On 26/11/20 4:00 pm, Olaf Buitelaar wrote:
Hi Ravi,

I could try that, but i can only try a setup on VM's, and will not be able to setup an environment like our production environment. Which runs on physical machines, and has actual production load etc. So the 2 setups would be quite different. Personally i think it would be best debug the actual machines instead of trying to reproduce it. Since the reproduction of the issue on the physical machines is just swap the repositories and upgrade the packages.
Let me know what you think?

Physical machines or VMs - anything is fine. The only thing is I cannot guarantee quick responses , so if it is a production machine, it will be an issue for you. So any set up you can use for experimenting is fine. You don't need any clients for the testing. Just create a 1x2  replica volume using 2 nodes and start it. Then upgrade one node and see if shd and bricks come up on that node.

-Ravi


Thanks Olaf

Op do 26 nov. 2020 om 02:43 schreef Ravishankar N <[email protected] <mailto:[email protected]>>:


    On 25/11/20 7:17 pm, Olaf Buitelaar wrote:
    Hi Ravi,

    Thanks for checking. Unfortunately this is our production system,
    what i've done is simple change the yum repo from gluter-6 to
    http://mirror.centos.org/centos/$releasever/storage/$basearch/gluster-7/
    <http://mirror.centos.org/centos/$releasever/storage/$basearch/gluster-7/>.
    Did a yum upgrade. And did restart the glusterd process
    several times, i've also tried rebooting the machine. And didn't
    touch the op-version yet, which is still at (60000), usually i
    only do this when all nodes are upgraded, and are running stable.
    We're running multiple volumes with different configurations, but
    for none of the volumes the shd starts on the upgraded nodes.
    Is there anything further i could check/do to get to the bottom
    of this?

    Hi Olaf, like I said, would it be possible to create a test setup
    to see if you can recreate it?

    Regards,
    Ravi

    Thanks Olaf

    Op wo 25 nov. 2020 om 14:14 schreef Ravishankar N
    <[email protected] <mailto:[email protected]>>:


        On 25/11/20 5:50 pm, Olaf Buitelaar wrote:
        Hi Ashish,

        Thank you for looking into this. I indeed also suspect it
        has something todo with the 7.X client, because on the 6.X
        clients the issue doesn't really seem to occur.
        I would love to update everything to 7.X, But since the
        self-heal daemons
        
(https://lists.gluster.org/pipermail/gluster-users/2020-November/038917.html
        
<https://lists.gluster.org/pipermail/gluster-users/2020-November/038917.html>)

INPUT DATA:

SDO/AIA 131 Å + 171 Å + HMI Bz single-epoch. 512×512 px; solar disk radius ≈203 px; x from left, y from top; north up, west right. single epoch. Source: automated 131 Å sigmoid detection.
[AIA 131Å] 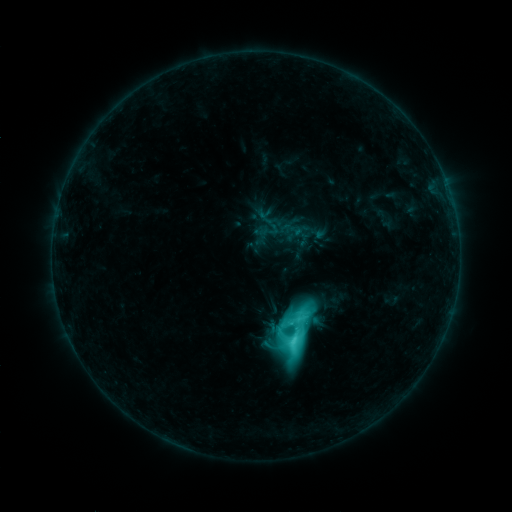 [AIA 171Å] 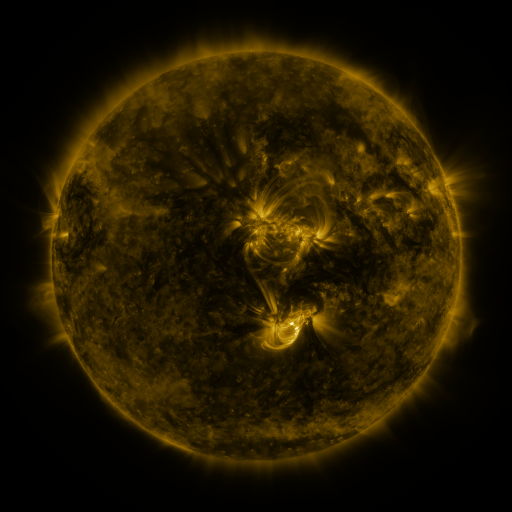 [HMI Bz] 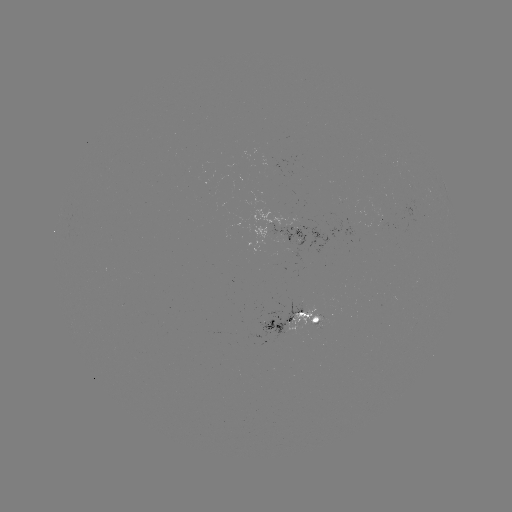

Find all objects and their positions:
sigmoid: <bbox>285, 305, 311, 331</bbox>
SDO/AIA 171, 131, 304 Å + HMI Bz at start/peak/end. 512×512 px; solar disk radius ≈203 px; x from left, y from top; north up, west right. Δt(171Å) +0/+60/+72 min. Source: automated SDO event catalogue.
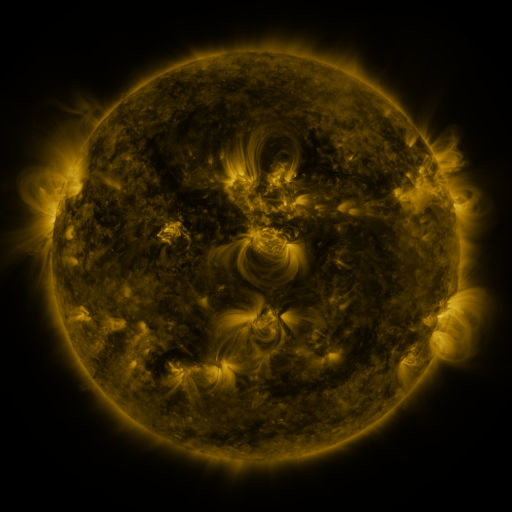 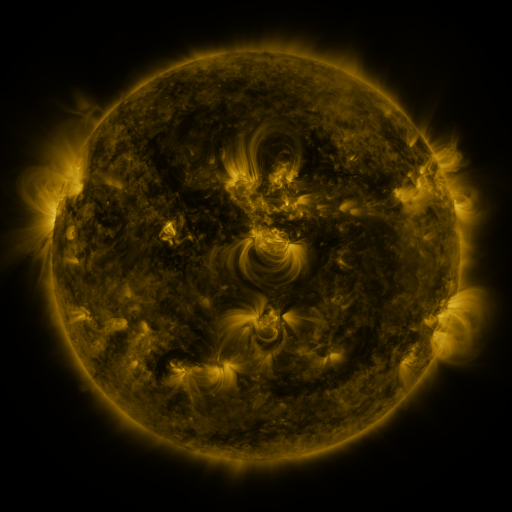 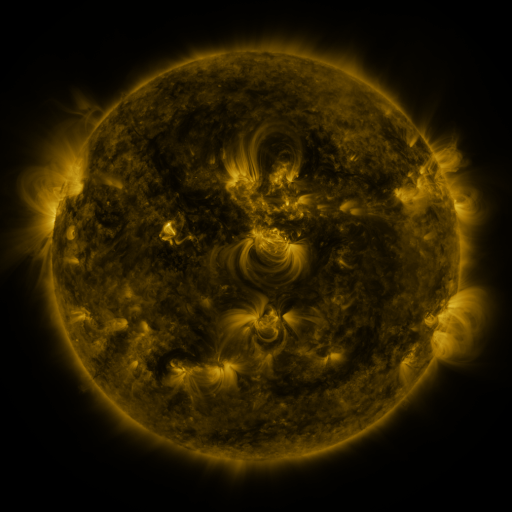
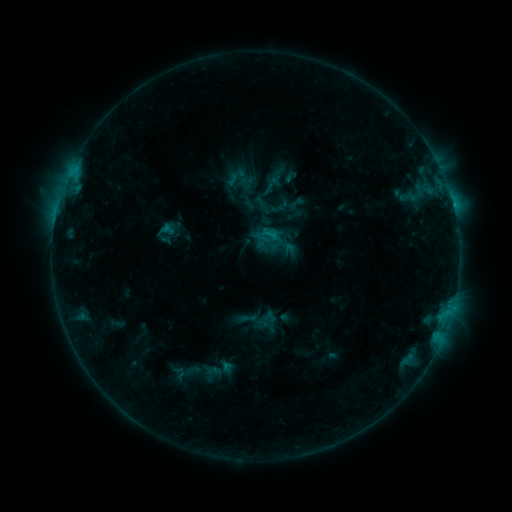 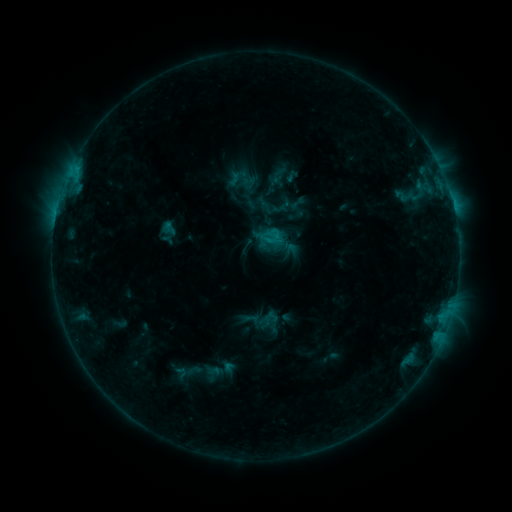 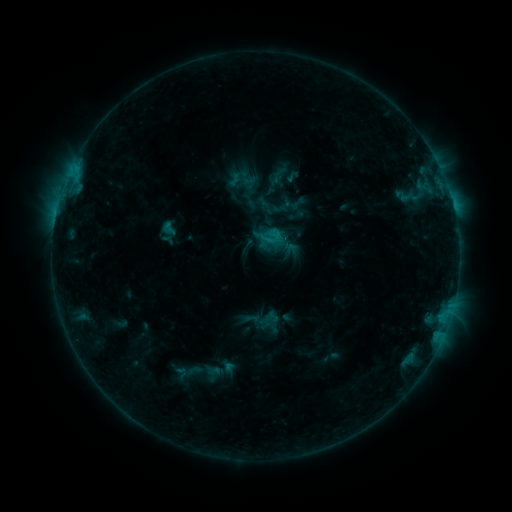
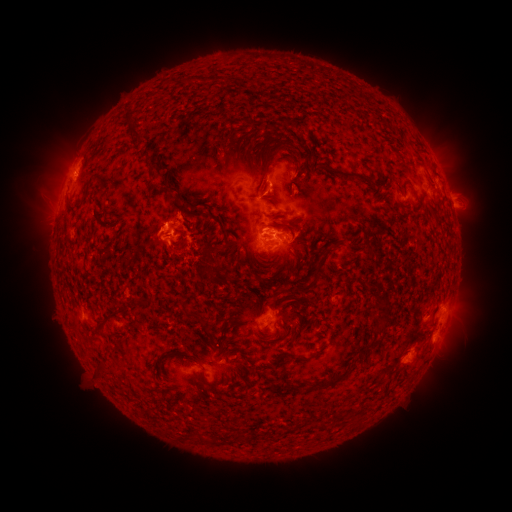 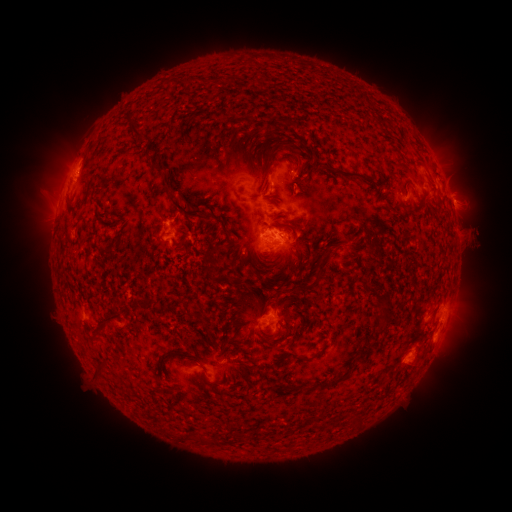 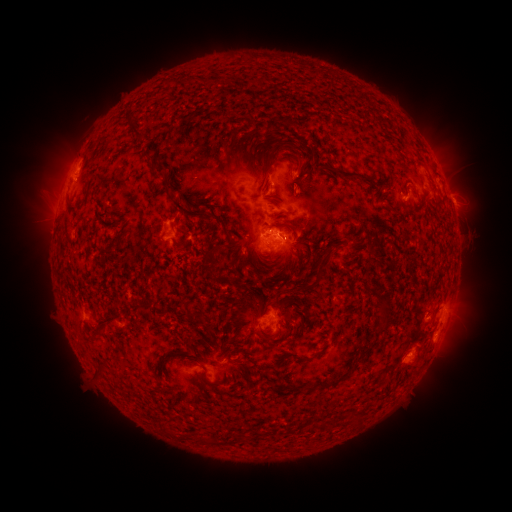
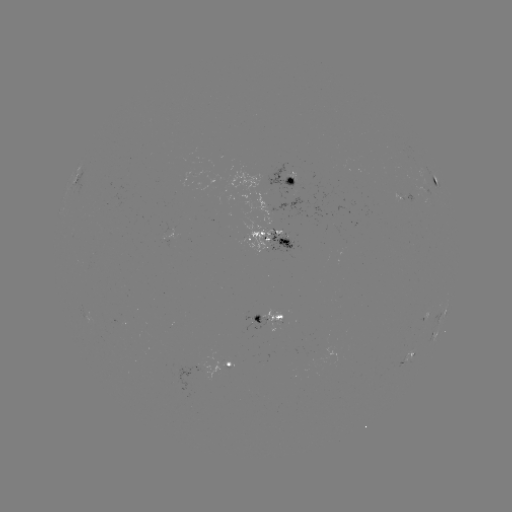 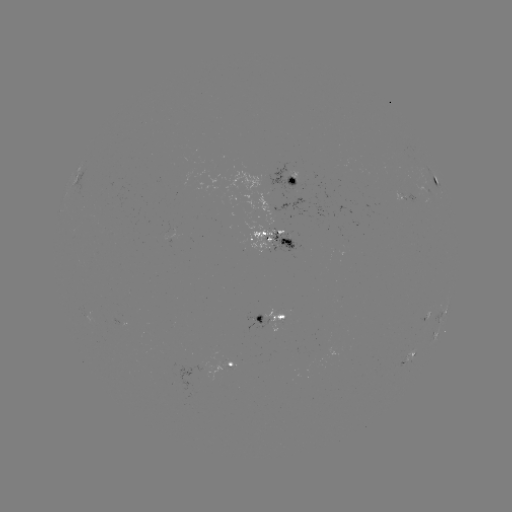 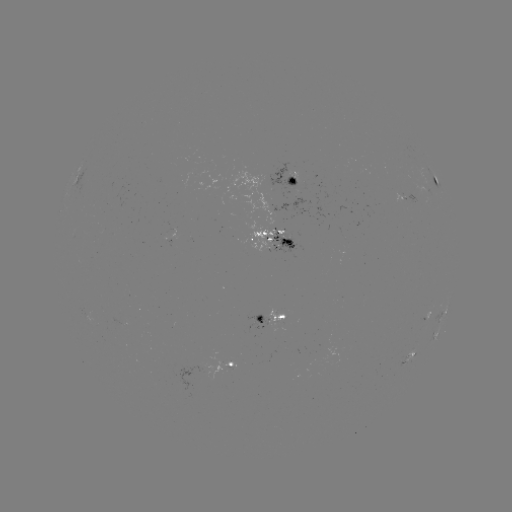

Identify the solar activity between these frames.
emerging-flux region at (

TO BE DONE:
a. Print the passage of the Gluster mailing-list thread that begins at the words "On 25/11/20 5:50" and stops after the words "seem to occur.", copying it exactly.
b. Output the lines of the records exactly, beginning at the line that contains "SDO/AIA 171, 131, 304" and stopping after the last line of the records, with the pictures left out.

RESULTS FOR THE EXERCISE:
a.
On 25/11/20 5:50 pm, Olaf Buitelaar wrote:
        Hi Ashish,

        Thank you for looking into this. I indeed also suspect it
        has something todo with the 7.X client, because on the 6.X
        clients the issue doesn't really seem to occur.

b.
SDO/AIA 171, 131, 304 Å + HMI Bz at start/peak/end. 512×512 px; solar disk radius ≈203 px; x from left, y from top; north up, west right. Δt(171Å) +0/+60/+72 min. Source: automated SDO event catalogue.

Identify the solar activity between these frames.
emerging-flux region at (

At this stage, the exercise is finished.